Sen. Bernie Sanders said Sunday that he will force a Senate floor vote this week on a resolution that would suspend aid to Israel if the U.S. State Department fails to report on how Israeli weapons—many of them supplied by the United States—are being used in Gaza.
Appearing on CNN's "State of the Union," Sanders (I-Vt.) told host Jake Tapper that he will force a Tuesday evening vote on his resolution, which is based on Section 502B(c) of the Foreign Assistance Act of 1961, legislation empowering Congress to "request information on a particular country's human rights practices and to alter or terminate U.S. security assistance to that country in light of the information received."
If the resolution passes, the Biden administration would be compelled to provide a report on Israeli rights violations within 30 days or trigger a suspension of all U.S. assistance to its key Middle Eastern ally.
"What is going on in Gaza right now is a horrendous humanitarian catastrophe," said Sanders—who has infuriated many progressives by refusing to support a cease-fire. "We're looking at 23,000 people who have been killed.
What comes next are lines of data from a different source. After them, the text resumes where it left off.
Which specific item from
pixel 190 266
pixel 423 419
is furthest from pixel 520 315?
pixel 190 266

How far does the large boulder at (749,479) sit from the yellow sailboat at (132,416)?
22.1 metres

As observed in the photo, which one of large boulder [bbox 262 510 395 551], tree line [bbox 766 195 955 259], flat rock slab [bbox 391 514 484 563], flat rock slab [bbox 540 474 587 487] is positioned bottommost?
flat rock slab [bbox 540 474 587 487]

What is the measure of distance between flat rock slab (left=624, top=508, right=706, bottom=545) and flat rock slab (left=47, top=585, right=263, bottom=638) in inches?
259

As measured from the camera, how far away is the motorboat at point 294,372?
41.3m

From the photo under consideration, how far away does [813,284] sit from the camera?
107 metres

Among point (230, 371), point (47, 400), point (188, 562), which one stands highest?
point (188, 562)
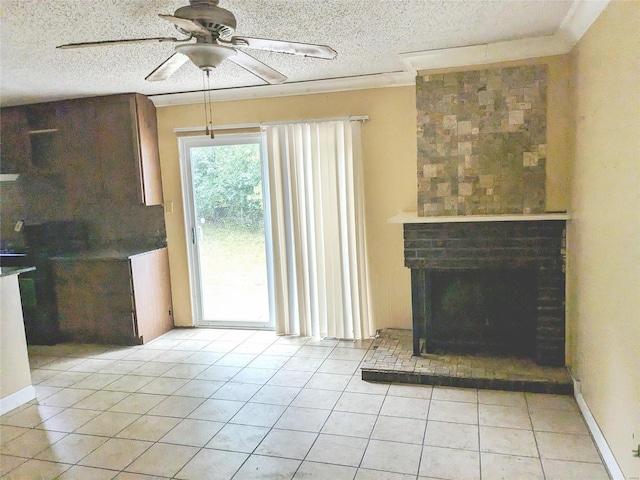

Almost 60,000 have been wounded. And two-thirds of the people who have been killed are women and children. You're looking at 70% of the housing units in Gaza that have been destroyed."
By Monday, the death toll in Gaza had topped 24,000, according to local officials.
The United States has provided some of Israel's most powerful weaponry, with which its forces have carried out some of the 101-day war's deadliest massacres.
"What is going on in Gaza now in three months is worse than what took place in Dresden over a two-year period," Sanders noted, referring to the U.S. and U.K. "terror bombing"—Britain's own description at the time—of the German city, largely with incendiary weapons, during World War II.
"This is a catastrophe," he continued, referring to Gaza. "And now, according to the United Nations, after you have 1.9 million people displaced from their homes... What you are looking at is imminent starvation. Children are starving to death."
"So, my view has been from the beginning, Israel has a right to respond to this horrific terrorist attack from Hamas, but you do not have a right to go to war against an entire people, women and children," the senator asserted. "And the United States Congress has got to act, because a lot of this destruction is being done with military weapons supplied by the United States of America."
Asked by Tapper if he could secure the 51 votes needed for the resolution's passage, Sanders replied: "Not on Tuesday night, I don't. I think we're making progress."
"What we're trying to do is unprecedented," he said. "This is the first time this particular resolution has ever been brought to the floor for a vote. This is the first time we have ever seen members of the Congress beginning to stand up... to Israeli aid."
"So it's going to be a long, hard process, but we have got to begin somewhere," the senator added. "This is the beginning."
"This is the first time we have ever seen members of the Congress beginning to stand up... to Israeli aid."
Although the Foreign Assistance Act—passed during the John F. Kennedy administration—ostensibly conditions U.S. assistance upon adherence to human rights standards, it has been repeatedly manipulated to allow military aid for violators including the perpetrators of the Guatemalan genocide. It also created the United States Agency for International Development, through which the U.S. trained dictatorships in torture, assassination, democracy suppression, and other crimes.
Sanders—who is Jewish but not religious and lived on an Israeli kibbutz over 60 years ago—earlier this month called on Congress to block additional U.S. military funding for Israel, a pushback against the Biden administration's request for an additional $14.3 billion for a country already receiving nearly $4 billion in annual armed aid. Biden has also twice bypassed Congress to fast-track "emergency" arms shipments to Israel.
During Sunday's interview, Sanders also weighed in on last week's bombing of Yemen by U.S. and U.K. forces in response to Houthi rebels' attacks on Red Sea shipping.
"The president has a right to respond on an emergency basis to the disruption of international shipping brought about by the Houthis," he said. "On the other hand, he's got to get to Congress immediately. It is Congress that has a right to declare war, not the president of the United States. So I hope this issue gets to Congress immediately."